NOTE 10 – STOCKHOLDERS’ EQUITY

 

At-The-Market (“ATM”) Offering

 

On December 21, 2020 the Company entered into a Sales Agreement (the “Sales Agreement”) with H.C. Wainwright & Co., LLC (“HCW”) to sell shares of its common stock, par value $0.001 (the “Common Stock”) from time to time, through an “at-the-market offering” program (the “ATM Offering”).

 

On October 5, 2023, the Company terminated the Sales Agreement with HCW pursuant to the terms of the Sales Agreement. From December 21, 2020 through October 5, 2023, the Company sold an aggregate of 1,524,873 shares of common stock at an average price of $10.45 per share for gross proceeds of approximately $15.9 million under the ATM Offering. The Company received net proceeds of approximately $15.3 million, net of commissions and other offering related expenses.

 

Public Offering

 

Registered Direct Offering

 

On September 27, 2021, the Company closed a registered direct offering, priced at-the-market under Nasdaq rules (“RDO”) for the sale of 2,142,860 shares of common stock and warrants to purchase up to an aggregate of 1,071,430 shares of common stock, at an offering price of $7.00 per share and associated warrant for gross proceeds of approximately $15.0 million prior to deducting offering expenses totaling approximately $1.0 million. The associated warrants have an exercise price equal to $7.00 per share and are exercisable upon issuance and expire in five years. HCW acted as the exclusive placement agent for the registered direct offering.

## Exercise requirements
1. Reproduce the passage of the stockholders' equity note starting with "On October 5, 2023, the" and going on through "offering related expenses.".
2. According to the stockholders' equity note, why did the Company's net proceeds from the ATM Offering come to less than its gross proceeds? Answer in one to three sentences.
3. In the stockholders' equity note, which firm served as the exclusive placement agent for the registered direct offering?
The material that follows has no connection to the stockholders' equity note.

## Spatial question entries
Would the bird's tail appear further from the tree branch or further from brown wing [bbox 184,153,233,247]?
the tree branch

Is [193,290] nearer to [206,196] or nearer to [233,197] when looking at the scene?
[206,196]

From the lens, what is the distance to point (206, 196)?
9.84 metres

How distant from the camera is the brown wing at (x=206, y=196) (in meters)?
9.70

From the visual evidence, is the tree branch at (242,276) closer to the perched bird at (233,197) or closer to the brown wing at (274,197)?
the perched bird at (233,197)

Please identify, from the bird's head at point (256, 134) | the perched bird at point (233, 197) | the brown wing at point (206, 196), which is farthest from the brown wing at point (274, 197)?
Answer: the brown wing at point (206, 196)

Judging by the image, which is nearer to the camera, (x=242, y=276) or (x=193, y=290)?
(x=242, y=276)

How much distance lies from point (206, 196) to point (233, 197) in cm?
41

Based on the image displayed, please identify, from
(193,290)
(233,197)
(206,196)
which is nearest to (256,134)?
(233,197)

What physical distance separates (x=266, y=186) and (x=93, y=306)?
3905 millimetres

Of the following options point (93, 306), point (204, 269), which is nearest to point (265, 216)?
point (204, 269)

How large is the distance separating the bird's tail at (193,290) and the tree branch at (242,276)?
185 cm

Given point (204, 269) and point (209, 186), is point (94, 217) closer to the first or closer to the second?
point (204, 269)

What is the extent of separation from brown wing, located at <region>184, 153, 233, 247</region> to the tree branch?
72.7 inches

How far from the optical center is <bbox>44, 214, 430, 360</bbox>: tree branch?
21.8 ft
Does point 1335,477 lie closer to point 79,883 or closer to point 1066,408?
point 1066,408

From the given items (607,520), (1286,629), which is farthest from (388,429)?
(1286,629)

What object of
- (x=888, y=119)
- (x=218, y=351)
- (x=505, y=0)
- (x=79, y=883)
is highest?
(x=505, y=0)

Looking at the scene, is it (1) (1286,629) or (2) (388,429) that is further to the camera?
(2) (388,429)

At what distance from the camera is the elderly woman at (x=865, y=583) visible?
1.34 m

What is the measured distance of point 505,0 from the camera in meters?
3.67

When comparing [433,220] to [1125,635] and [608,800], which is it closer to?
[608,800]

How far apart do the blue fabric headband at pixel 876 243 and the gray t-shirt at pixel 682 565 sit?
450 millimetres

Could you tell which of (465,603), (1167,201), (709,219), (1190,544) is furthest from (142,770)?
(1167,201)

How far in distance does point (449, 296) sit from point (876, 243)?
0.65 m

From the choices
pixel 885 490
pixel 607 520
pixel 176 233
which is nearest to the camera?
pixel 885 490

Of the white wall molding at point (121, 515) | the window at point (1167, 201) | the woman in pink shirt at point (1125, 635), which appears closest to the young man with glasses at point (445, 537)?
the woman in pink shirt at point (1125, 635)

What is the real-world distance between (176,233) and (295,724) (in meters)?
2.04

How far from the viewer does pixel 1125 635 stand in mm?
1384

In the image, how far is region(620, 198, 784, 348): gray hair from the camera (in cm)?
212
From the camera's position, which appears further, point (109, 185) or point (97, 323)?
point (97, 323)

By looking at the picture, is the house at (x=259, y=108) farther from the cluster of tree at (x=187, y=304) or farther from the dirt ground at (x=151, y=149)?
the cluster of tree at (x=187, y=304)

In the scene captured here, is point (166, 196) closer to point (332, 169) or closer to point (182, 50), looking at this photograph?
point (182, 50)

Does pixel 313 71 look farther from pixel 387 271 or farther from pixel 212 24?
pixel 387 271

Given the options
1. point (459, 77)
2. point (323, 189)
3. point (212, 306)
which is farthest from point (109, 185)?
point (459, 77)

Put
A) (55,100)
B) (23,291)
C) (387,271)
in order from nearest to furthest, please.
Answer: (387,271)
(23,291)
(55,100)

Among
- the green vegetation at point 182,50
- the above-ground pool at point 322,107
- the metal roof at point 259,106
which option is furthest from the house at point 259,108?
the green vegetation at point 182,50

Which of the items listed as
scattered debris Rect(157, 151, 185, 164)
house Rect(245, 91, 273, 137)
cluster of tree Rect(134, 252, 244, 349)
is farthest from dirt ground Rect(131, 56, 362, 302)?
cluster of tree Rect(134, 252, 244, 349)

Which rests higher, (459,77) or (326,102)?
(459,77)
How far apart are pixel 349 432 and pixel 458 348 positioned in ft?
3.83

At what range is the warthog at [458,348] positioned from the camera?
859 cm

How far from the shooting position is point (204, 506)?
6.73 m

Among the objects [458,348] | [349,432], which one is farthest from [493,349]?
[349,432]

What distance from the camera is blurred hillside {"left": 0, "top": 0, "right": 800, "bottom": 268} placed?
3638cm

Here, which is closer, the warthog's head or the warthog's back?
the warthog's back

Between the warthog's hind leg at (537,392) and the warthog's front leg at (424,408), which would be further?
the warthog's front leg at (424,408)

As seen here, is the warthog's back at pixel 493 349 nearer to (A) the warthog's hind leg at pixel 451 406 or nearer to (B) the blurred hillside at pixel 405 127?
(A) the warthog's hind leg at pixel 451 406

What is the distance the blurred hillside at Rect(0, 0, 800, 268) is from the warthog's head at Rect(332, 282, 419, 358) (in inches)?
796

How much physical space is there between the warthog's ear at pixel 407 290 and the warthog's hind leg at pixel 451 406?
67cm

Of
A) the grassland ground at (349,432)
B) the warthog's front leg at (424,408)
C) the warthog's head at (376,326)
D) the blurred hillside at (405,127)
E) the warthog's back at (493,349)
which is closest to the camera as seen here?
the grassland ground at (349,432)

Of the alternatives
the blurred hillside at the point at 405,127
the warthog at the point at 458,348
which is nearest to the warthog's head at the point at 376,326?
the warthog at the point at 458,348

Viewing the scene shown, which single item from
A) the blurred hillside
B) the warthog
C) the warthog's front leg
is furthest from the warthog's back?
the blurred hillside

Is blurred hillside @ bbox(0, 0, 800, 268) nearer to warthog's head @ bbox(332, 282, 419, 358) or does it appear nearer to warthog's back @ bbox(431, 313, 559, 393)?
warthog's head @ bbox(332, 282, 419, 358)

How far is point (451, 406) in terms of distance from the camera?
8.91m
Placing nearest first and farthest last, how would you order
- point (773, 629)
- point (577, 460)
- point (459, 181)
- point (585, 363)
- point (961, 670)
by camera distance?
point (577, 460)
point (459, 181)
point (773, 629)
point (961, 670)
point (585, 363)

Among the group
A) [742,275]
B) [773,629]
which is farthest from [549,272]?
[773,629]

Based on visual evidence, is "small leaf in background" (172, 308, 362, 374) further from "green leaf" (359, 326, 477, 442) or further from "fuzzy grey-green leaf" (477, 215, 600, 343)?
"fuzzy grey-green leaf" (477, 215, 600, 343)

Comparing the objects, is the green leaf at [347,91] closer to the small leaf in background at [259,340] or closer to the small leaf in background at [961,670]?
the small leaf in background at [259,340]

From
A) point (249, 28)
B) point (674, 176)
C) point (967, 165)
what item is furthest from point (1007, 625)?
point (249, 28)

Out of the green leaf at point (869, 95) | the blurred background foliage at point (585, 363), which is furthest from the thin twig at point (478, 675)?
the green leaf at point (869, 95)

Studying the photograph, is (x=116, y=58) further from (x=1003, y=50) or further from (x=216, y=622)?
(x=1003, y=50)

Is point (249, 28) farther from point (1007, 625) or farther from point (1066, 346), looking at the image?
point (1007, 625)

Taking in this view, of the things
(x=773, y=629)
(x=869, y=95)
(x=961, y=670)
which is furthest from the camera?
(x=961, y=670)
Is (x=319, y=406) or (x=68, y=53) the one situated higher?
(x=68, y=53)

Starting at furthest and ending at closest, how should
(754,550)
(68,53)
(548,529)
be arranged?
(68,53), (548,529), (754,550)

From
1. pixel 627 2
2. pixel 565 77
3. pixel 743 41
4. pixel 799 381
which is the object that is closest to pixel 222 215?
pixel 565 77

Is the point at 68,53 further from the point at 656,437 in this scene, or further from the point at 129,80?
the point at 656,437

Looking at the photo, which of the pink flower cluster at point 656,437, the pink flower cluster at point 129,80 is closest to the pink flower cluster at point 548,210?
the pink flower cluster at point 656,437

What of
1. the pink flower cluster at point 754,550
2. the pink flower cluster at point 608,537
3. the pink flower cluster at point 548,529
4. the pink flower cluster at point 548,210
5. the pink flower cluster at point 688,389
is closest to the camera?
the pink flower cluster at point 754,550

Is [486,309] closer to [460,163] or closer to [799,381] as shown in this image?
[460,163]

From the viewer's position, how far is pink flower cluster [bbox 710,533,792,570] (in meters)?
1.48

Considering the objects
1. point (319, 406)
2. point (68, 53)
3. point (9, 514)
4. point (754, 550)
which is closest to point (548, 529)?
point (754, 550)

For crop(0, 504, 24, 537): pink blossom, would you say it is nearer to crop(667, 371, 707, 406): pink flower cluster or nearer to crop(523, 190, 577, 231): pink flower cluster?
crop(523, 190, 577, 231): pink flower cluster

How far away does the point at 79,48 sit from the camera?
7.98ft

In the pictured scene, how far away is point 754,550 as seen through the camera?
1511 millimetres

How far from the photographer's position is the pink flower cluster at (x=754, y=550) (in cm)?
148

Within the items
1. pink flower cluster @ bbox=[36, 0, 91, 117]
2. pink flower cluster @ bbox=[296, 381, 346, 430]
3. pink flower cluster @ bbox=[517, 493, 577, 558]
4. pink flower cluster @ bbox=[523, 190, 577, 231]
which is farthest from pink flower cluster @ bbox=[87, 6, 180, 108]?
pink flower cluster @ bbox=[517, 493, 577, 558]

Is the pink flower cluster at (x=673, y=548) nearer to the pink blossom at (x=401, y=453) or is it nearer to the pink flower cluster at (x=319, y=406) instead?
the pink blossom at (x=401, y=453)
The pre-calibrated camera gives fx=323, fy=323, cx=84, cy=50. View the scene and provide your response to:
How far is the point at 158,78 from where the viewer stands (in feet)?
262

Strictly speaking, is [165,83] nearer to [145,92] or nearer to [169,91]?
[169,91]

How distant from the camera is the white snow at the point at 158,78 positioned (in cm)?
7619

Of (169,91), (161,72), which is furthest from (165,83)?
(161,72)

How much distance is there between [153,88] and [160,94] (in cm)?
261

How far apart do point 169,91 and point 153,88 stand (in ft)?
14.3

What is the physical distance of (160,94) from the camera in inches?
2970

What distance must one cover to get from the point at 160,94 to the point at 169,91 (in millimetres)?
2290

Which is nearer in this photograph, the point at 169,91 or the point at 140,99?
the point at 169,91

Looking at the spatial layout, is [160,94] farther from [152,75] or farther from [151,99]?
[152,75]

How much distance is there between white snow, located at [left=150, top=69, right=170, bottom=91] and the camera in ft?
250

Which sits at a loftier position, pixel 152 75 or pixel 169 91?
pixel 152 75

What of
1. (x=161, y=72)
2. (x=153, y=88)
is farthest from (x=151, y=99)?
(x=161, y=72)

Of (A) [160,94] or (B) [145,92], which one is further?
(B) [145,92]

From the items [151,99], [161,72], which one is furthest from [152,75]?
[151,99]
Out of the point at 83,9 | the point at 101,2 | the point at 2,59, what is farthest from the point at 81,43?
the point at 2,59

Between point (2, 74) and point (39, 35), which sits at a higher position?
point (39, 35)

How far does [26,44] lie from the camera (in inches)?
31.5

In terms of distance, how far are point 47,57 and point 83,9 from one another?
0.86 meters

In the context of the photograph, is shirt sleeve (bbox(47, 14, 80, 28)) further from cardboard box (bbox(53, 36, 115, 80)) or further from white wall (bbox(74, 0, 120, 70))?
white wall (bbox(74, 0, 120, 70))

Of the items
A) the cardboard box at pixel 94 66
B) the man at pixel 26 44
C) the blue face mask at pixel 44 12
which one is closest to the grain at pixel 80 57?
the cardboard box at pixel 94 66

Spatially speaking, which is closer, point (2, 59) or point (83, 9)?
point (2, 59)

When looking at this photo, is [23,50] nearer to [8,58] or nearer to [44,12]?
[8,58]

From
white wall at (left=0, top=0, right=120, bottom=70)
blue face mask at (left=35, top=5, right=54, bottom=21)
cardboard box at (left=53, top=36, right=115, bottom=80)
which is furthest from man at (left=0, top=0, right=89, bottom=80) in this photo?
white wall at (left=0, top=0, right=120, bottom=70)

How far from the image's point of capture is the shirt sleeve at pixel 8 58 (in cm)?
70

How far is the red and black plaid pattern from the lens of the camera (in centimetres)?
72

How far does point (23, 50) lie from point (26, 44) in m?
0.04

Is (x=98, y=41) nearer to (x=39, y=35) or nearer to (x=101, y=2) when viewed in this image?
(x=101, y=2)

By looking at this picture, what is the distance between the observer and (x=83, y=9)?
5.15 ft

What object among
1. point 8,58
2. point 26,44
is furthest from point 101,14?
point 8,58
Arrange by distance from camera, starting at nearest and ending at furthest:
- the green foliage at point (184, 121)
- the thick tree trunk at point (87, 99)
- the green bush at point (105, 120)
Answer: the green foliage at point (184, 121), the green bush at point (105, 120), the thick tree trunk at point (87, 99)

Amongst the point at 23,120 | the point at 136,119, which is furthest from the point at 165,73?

## The replies
1.
On October 5, 2023, the Company terminated the Sales Agreement with HCW pursuant to the terms of the Sales Agreement. From December 21, 2020 through October 5, 2023, the Company sold an aggregate of 1,524,873 shares of common stock at an average price of $10.45 per share for gross proceeds of approximately $15.9 million under the ATM Offering. The Company received net proceeds of approximately $15.3 million, net of commissions and other offering related expenses.

2. The gross proceeds of about $15.9 million were reduced by commissions and other offering-related expenses. This left net proceeds of about $15.3 million.

3. H.C. Wainwright & Co., LLC (HCW)